It is hard to feel sympathy for extremely successful people. The problems of the powerful pale in comparison to the problems of the powerless. But the thing about power is that those who lack it have a difficult time understanding its limitations. Those who earn at the poverty line don’t really see the gap between the person making $100K and $1M, let alone the orders of magnitude that separate $1M from $100M.

Among the many great exchanges in The Wire is a former mayor giving advice to the mayor elect. The soon-to-be mayor is so enthralled by the potential of his new position that he cannot take seriously his predecessor’s warnings about being beholden to those who put you there. The ambitious politician cannot imagine feeling powerless upon achieving such heights. Pride goeth before destruction, and an haughty spirit before a fall.

Many politicians find themselves straining to hold together loose coalitions in order to govern effectively. Many politicians have it easy compared to managing partners (MP) of law firms. MPs’ constituents are mostly lawyers. Dr. Larry Richard, the expert on lawyer psychology, explains, “Managing lawyers is like herding cats.

MP’s most powerful constituents are really successful lawyers who can take their book of business elsewhere in the blink of an eye. During a lateral frenzy, it is probably not that much fun to run a “hotel for lawyers.

To the extent one deems the legal market as insufficiently dynamic–change occurs but is not fast enough, broad enough, or deep enough–you might be inclined to think that the people nominally in charge are burying their heads in the sand. But the data suggests otherwise. While there can be an unbridgeable gap between knowledge and action, the MPs seem well versed in the shifting economic landscape.

In the 2016 Altman Weil MP survey, the MPs provided their opinions on the permanency of important trends.

Many of these questions have been asked before. Below are trends of trends—i.e., how MPs have responded over the past eight years as to whether or not they think certain trends are permanent. First up is a graph with all the data points from 2009 to 2016. For example, the percentage of MPs who think the profit slowdown is permanent increased from 13% in 2009 to 47% in 2016 while the percentage of MPs who think price competition is permanent increased from 42% to 95% over the same period.
Next is a table that provides the results from 2009 and 2016 only but also calculates the difference between them as a raw number (Δ) and a multiple. There was, for example, a 62.8 point increase (25.5% to 88.3%) in the percentage of MPs who believe commoditized work is permanent while the percentage of MPs who believe the reduction in first years is permanent has increased 5.5 fold (from 11.4% vs. 62.8%).

In short, an MP’s job has gotten appreciably harder. Yet they mostly remain confident that their firms will be able to adapt to the changing economic landscape.

This question has been asked six years in a row. While the median response is consistent, look at what has happened at the tails. About a quarter of the MPs used to be highly confident. But that number is now below ten percent. Instead, where less than ten percent of MPs used to be pessimistic, now almost a quarter are.

▶ SOURCE EXCERPT:
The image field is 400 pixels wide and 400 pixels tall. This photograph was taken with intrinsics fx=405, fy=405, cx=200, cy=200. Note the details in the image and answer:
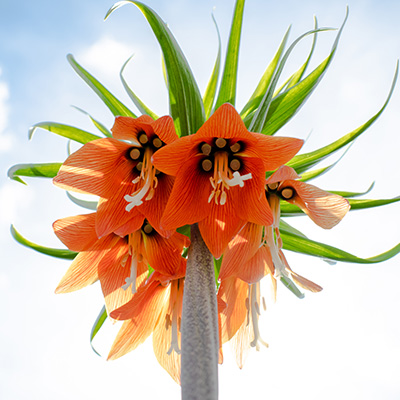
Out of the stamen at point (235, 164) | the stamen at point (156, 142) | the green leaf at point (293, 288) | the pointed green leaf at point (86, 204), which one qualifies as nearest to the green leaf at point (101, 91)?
the stamen at point (156, 142)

▶ EXERCISE BRIEF:
Please list every trend for which the article above on law firm managing partners reports the share of those partners who consider it permanent.

▶ FULL RESPONSE:
- Profit slowdown
- Price competition
- Commoditized work
- Reduction in first years